• [Problem statement]: Pull out every line of the records below that contains the word "patch", copying each one in full.

━━━ The data ━━━

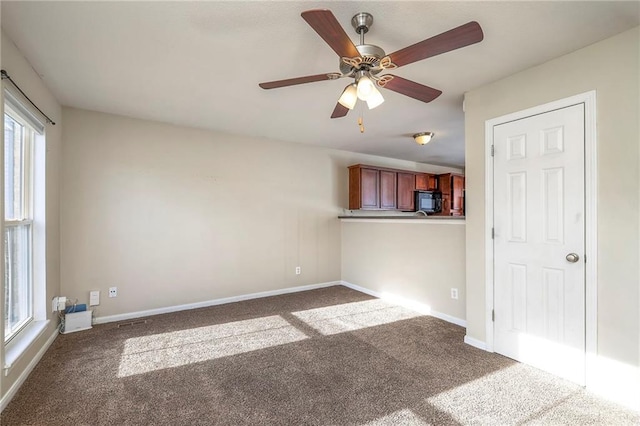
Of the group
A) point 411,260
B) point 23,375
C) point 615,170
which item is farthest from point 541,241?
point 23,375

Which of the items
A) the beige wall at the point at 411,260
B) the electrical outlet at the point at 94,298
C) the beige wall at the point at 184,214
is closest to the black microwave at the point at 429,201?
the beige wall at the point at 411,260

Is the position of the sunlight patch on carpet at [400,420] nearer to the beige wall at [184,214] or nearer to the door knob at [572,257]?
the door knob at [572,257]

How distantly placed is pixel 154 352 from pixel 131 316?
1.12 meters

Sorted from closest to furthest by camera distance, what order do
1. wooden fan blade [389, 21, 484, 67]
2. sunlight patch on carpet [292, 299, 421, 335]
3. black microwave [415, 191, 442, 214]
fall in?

━━━
━━━ The data ━━━

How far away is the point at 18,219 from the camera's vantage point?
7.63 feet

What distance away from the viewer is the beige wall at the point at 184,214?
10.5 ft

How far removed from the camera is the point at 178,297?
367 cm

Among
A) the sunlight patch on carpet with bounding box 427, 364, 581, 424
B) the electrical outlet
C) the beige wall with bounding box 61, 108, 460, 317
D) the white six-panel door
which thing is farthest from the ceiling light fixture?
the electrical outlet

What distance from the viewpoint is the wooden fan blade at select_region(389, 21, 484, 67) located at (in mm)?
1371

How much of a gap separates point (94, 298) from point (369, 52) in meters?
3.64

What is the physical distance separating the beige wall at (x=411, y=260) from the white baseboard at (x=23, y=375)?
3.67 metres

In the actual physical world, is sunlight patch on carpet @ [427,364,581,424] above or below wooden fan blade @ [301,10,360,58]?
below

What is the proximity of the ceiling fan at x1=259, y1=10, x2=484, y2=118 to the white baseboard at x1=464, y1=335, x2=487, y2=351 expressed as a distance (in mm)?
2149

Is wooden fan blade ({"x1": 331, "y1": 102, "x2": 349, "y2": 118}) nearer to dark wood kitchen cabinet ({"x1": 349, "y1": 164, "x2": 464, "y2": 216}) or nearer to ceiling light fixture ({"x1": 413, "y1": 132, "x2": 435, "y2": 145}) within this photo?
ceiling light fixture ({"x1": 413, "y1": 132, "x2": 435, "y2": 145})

━━━

• [Response below]:
Is the position of the sunlight patch on carpet at [400,420] nearer to the beige wall at [184,214] or nearer to the door knob at [572,257]?
2. sunlight patch on carpet [292, 299, 421, 335]
A) the sunlight patch on carpet with bounding box 427, 364, 581, 424
In the actual physical world, is sunlight patch on carpet @ [427,364,581,424] above or below wooden fan blade @ [301,10,360,58]?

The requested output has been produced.